» **TASK OBJECTIVE**:
Reproduce each of the following lines verbatim, in order, changing no character.

» **AVAILABLE RECORDS**:
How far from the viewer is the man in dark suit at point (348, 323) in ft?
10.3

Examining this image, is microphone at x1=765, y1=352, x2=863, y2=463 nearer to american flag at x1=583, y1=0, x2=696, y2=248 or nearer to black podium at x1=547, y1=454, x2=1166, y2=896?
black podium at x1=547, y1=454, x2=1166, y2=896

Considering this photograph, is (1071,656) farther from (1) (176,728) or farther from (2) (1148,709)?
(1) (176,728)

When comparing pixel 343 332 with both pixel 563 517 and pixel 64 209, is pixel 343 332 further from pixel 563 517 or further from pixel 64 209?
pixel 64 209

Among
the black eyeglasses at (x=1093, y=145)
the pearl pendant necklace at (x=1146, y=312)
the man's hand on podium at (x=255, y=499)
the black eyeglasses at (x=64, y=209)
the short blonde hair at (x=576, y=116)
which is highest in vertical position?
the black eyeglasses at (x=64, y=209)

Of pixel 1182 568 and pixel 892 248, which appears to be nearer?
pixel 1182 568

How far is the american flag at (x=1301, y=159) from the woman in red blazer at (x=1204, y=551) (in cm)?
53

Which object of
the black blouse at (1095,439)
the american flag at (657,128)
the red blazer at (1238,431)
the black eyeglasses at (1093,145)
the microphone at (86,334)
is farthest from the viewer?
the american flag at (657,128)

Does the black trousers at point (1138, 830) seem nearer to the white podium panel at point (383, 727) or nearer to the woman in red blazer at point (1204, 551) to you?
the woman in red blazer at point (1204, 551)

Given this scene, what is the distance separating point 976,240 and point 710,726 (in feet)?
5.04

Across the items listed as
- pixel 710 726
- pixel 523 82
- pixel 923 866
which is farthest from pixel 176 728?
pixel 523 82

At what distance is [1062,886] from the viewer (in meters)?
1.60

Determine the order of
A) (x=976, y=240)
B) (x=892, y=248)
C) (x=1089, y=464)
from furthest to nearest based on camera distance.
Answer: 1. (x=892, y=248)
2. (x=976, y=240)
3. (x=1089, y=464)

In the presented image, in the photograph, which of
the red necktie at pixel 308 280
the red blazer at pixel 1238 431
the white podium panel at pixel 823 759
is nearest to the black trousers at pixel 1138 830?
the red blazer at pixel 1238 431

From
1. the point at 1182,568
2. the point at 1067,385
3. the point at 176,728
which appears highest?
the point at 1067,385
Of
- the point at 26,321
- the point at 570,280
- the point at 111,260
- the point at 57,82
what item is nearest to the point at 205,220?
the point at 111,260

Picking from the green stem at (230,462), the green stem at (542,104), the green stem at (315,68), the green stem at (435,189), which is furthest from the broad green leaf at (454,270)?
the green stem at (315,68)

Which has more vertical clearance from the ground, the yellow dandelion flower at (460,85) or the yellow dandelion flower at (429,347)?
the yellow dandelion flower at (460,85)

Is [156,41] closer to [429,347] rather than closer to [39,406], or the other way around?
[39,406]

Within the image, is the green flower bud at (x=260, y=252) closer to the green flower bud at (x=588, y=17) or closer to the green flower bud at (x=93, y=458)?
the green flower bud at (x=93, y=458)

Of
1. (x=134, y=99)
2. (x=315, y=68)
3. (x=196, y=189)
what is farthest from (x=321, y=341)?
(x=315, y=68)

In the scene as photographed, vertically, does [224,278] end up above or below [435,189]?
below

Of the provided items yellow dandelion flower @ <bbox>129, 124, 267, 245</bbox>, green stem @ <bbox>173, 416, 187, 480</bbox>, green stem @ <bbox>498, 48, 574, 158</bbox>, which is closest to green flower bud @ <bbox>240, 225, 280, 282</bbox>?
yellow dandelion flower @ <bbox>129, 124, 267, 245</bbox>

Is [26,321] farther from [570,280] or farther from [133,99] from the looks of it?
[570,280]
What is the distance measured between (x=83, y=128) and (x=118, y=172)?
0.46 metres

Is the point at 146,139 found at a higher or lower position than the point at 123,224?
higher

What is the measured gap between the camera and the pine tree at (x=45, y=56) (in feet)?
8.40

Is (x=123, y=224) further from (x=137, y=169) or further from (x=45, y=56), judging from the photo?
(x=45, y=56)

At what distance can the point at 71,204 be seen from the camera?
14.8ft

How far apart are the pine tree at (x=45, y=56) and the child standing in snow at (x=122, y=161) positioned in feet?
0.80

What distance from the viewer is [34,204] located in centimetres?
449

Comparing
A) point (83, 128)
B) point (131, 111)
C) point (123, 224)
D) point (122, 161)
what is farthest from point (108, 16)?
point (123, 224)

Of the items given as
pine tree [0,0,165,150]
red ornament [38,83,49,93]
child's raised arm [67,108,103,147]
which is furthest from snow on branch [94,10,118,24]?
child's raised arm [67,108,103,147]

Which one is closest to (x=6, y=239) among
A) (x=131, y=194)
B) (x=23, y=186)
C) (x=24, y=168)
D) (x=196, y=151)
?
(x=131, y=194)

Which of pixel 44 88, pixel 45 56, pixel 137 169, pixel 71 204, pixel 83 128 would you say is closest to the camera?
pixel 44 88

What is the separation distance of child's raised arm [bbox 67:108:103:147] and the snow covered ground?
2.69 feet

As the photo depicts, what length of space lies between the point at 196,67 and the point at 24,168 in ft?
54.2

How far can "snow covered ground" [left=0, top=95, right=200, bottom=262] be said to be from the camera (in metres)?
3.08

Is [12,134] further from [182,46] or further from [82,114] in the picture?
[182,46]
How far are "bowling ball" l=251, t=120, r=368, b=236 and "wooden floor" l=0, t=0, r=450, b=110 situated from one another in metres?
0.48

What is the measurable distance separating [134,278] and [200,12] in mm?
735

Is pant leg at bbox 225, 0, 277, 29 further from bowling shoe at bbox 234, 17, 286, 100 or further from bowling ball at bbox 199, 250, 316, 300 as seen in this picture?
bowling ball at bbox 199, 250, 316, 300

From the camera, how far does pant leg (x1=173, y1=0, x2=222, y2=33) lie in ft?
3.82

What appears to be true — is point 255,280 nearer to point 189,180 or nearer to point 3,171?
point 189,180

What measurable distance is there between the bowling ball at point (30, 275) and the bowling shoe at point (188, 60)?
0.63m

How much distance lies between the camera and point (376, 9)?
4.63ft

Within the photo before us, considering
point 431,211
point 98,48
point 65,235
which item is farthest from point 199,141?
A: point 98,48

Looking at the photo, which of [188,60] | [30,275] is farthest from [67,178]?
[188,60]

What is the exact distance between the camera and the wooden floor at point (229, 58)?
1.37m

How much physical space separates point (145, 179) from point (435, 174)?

» **EXERCISE RESULT**:
How far from the viewer is the man in dark suit at point (348, 323) in ft?
10.3

Examining this image, is microphone at x1=765, y1=352, x2=863, y2=463 nearer to american flag at x1=583, y1=0, x2=696, y2=248 or nearer to black podium at x1=547, y1=454, x2=1166, y2=896?
black podium at x1=547, y1=454, x2=1166, y2=896

Considering this photograph, is (1071,656) farther from (1) (176,728) or farther from (2) (1148,709)?
(1) (176,728)

When comparing pixel 343 332 with both pixel 563 517 and pixel 64 209, is pixel 343 332 further from pixel 563 517 or further from pixel 64 209?
pixel 64 209

Among
the black eyeglasses at (x=1093, y=145)
the pearl pendant necklace at (x=1146, y=312)
the man's hand on podium at (x=255, y=499)
the black eyeglasses at (x=64, y=209)
the short blonde hair at (x=576, y=116)
which is highest in vertical position?
the black eyeglasses at (x=64, y=209)

Of pixel 1182 568 and pixel 892 248, which appears to be nearer?
pixel 1182 568

How far is the american flag at (x=1301, y=159) from the woman in red blazer at (x=1204, y=551) (in cm)?
53

Which object of
the black blouse at (1095,439)
the american flag at (657,128)
the red blazer at (1238,431)
the black eyeglasses at (1093,145)
the microphone at (86,334)
is farthest from the viewer?
the american flag at (657,128)

Does the black trousers at point (1138, 830) seem nearer to the white podium panel at point (383, 727) or nearer to the woman in red blazer at point (1204, 551) to you?
the woman in red blazer at point (1204, 551)

Given this scene, what is the distance separating point 976,240 and point 710,726 (in feet)?
5.04

Across the items listed as
- pixel 710 726
- pixel 523 82
- pixel 923 866
which is farthest from pixel 176 728?
pixel 523 82

At what distance is [1062,886] from the viewer (in meters)?
1.60

Determine the order of
A) (x=976, y=240)
B) (x=892, y=248)
C) (x=1089, y=464)
from furthest to nearest based on camera distance.
Answer: 1. (x=892, y=248)
2. (x=976, y=240)
3. (x=1089, y=464)

In the presented image, in the photograph, which of
the red necktie at pixel 308 280
the red blazer at pixel 1238 431
the white podium panel at pixel 823 759
is nearest to the black trousers at pixel 1138 830?
the red blazer at pixel 1238 431

From
1. the point at 1182,568
2. the point at 1067,385
3. the point at 176,728
which appears highest?
the point at 1067,385
Of
- the point at 26,321
- the point at 570,280
- the point at 111,260
- the point at 57,82
what item is nearest to the point at 205,220?
the point at 111,260

Picking from the green stem at (230,462), the green stem at (542,104), the green stem at (315,68), the green stem at (435,189), which is furthest from the broad green leaf at (454,270)?
the green stem at (315,68)

Which has more vertical clearance from the ground, the yellow dandelion flower at (460,85) or the yellow dandelion flower at (429,347)?
the yellow dandelion flower at (460,85)

Is [156,41] closer to [429,347] rather than closer to [39,406], or the other way around?
[39,406]

Within the image, is the green flower bud at (x=260, y=252) closer to the green flower bud at (x=588, y=17) or closer to the green flower bud at (x=93, y=458)?
the green flower bud at (x=93, y=458)

Of
1. (x=134, y=99)
2. (x=315, y=68)
3. (x=196, y=189)
what is farthest from (x=321, y=341)?
(x=315, y=68)

In the scene as photographed, vertically, does [224,278] end up above or below [435,189]?
below

Of the provided items yellow dandelion flower @ <bbox>129, 124, 267, 245</bbox>, green stem @ <bbox>173, 416, 187, 480</bbox>, green stem @ <bbox>498, 48, 574, 158</bbox>, which is closest to green flower bud @ <bbox>240, 225, 280, 282</bbox>?
yellow dandelion flower @ <bbox>129, 124, 267, 245</bbox>

Is [26,321] farther from [570,280] or farther from [133,99] from the looks of it?
[570,280]
What is the distance measured between (x=83, y=128) and (x=118, y=172)?
0.46 metres

Is the point at 146,139 found at a higher or lower position than the point at 123,224?
higher

What is the measured gap between the camera and the pine tree at (x=45, y=56) (in feet)?
8.40

Is (x=123, y=224) further from (x=137, y=169) or further from (x=45, y=56), judging from the photo?
(x=45, y=56)

At what distance can the point at 71,204 be seen from the camera?
14.8ft

How far apart are the pine tree at (x=45, y=56) and the child standing in snow at (x=122, y=161) positioned in feet?
0.80

What distance from the viewer is [34,204] located in centimetres?
449

Comparing
A) point (83, 128)
B) point (131, 111)
C) point (123, 224)
D) point (122, 161)
what is farthest from point (108, 16)?
point (123, 224)

Of the items given as
pine tree [0,0,165,150]
red ornament [38,83,49,93]
child's raised arm [67,108,103,147]
which is furthest from snow on branch [94,10,118,24]?
child's raised arm [67,108,103,147]

Which one is closest to (x=6, y=239) among
A) (x=131, y=194)
B) (x=23, y=186)
C) (x=24, y=168)
D) (x=196, y=151)
?
(x=131, y=194)

Which of pixel 44 88, pixel 45 56, pixel 137 169, pixel 71 204, pixel 83 128 would you say is closest to the camera?
pixel 44 88

What is the separation distance of child's raised arm [bbox 67:108:103:147] and the snow covered ground?
2.69 feet

As the photo depicts, what length of space lies between the point at 196,67 and the point at 24,168 in ft?
54.2

How far can "snow covered ground" [left=0, top=95, right=200, bottom=262] be said to be from the camera (in metres)?
3.08

Is [12,134] further from [182,46] or further from [82,114] in the picture?
[182,46]
How far are "bowling ball" l=251, t=120, r=368, b=236 and "wooden floor" l=0, t=0, r=450, b=110 situated from one another in metres?
0.48

What is the measurable distance separating [134,278] and [200,12] in mm?
735

Is pant leg at bbox 225, 0, 277, 29 further from bowling shoe at bbox 234, 17, 286, 100 or further from bowling ball at bbox 199, 250, 316, 300 as seen in this picture?
bowling ball at bbox 199, 250, 316, 300

From the camera, how far does pant leg (x1=173, y1=0, x2=222, y2=33) lie in ft?
3.82

What appears to be true — is point 255,280 nearer to point 189,180 or nearer to point 3,171?
point 189,180

What measurable distance is there between the bowling ball at point (30, 275) and the bowling shoe at point (188, 60)?
0.63m

How much distance lies between the camera and point (376, 9)?
4.63ft

Within the photo before us, considering
point 431,211
point 98,48
point 65,235
which item is farthest from point 199,141?
A: point 98,48

Looking at the photo, which of [188,60] | [30,275] is farthest from [67,178]?
[188,60]

What is the exact distance between the camera and the wooden floor at point (229, 58)?
1.37m

How much physical space separates point (145, 179) from point (435, 174)?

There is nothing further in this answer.